---------- TEXTE SOURCE ----------
Il paraît qu’INTERNET fait de la démagogie sur l’information générée par les fournisseurs d’accès.
Enfin, c’est Hervé Bourges, président de l'Union internationale de la presse francophone, qui l’affirme. Il est furax aussi sur l'émission de TF1 "J'ai une question à vous poser", représentative de ces médias "qui dénient aux journalistes leur fonction propre, celle d'être les animateurs du débat public".
Ce qui chiffonne surtout Hervé, c’est la nouvelle génération, le Web 2.0, qui "met en avant des contenus offerts par les internautes". Il y voit une de "ces pratiques qui révèlent une volonté sourde, tacite, mais profonde, de développer de manière croissante des médias sans journalistes".
On en frissonne !
Ce n’est pas que j’aie une dent, à l’inverse d’Hervé, contre ceux qu’il représente, on rencontre souvent sur des sites de non-professionnels et malgré beaucoup de scories, bien des points de vue et même des informations qu’on ne trouverait nulle part ailleurs. Je le dis tout net, tout en respectant l’écriture de journalistes brillants qu’on ne peut lire que dans la presse de qualité.
Ce qui est gênant, c’est la manière dont ces journalistes découpent le tout venant des blogs d’amateurs, pour en extraire, ce qui leur paraît être le meilleur et qui n’est, le plus souvent, qu’une pâle copie de ce qu’ils représentent, comme le reflet, en moins bon, de leur appartenance politique et philosophique.
---------- BLOC DE DONNÉES ----------
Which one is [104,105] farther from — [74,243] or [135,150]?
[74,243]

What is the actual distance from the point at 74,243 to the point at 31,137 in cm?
----------
## [CONSIGNE 1]
Dans le texte sur le Web 2.0 et les journalistes, quelle fonction occupe Hervé Bourges ?
## [CONSIGNE 2]
Pour chacune des affirmations suivantes, indiquez si elle concorde avec le texte sur le Web 2.0 et les journalistes, puis citez les mots du texte qui tranchent.
(a) Hervé Bourges s'en prend à une émission de TF1.
(b) L'auteur juge qu'on ne trouve rien d'utile sur les sites de non-professionnels.
(c) Selon Hervé Bourges, le Web 2.0 valorise des contenus fournis par les internautes.
## [CONSIGNE 3]
Reprenez, s'il vous plaît, le texte sur le Web 2.0 et les journalistes juste après sa dernière phrase.

## [RÉPONSE 1]
Il est président de l'Union internationale de la presse francophone.

## [RÉPONSE 2]
(a) Oui : « Il est furax aussi sur l'émission de TF1 "J'ai une question à vous poser" ».
(b) Non : « bien des points de vue et même des informations qu’on ne trouverait nulle part ailleurs ».
(c) Oui : « met en avant des contenus offerts par les internautes ».

## [RÉPONSE 3]
A croire que l’opinion aseptisée, préludant à celle du centre bayroutisé, est la seule qu’ils connaissent. S’ils se contentaient d’affirmer leur goût, qui n’est que le privilège de ceux dont la profession est de pouvoir communiquer à des lecteurs quotidiens leurs opinions politiques et leurs états d’âme ; mais, ils décernent des prix, font des remarques, comme s’ils étaient les pontifes écoutés des nouvelles techniques et qu’ils auraient la mission d’en remontrer aux maladroits et aux néophytes de la Toile. Et cela est proprement intolérable.
Certes, parmi les amateurs, il s’en trouve beaucoup qui le sont et qui le resteront, mais croire que de tout le reste, il n’est bon bec que ceux distingués par la presse, c’est s’imaginer qu’il n’est point de qualités informantes, point d’écriture journalistique, en dehors de ce qu’ils décrètent comme acceptable.
Le spectre d'un "monde sans journalistes" empêche Hervé Bourges de dormir. C’est inquiétant, en effet, de constater l’appauvrissement en lecteurs et en moyens de la presse écrite. Si tout n’est pas de la faute des patrons de presse, loin s’en faut que cette mort lente soit la faute de tout le monde sauf à eux et aux journalistes !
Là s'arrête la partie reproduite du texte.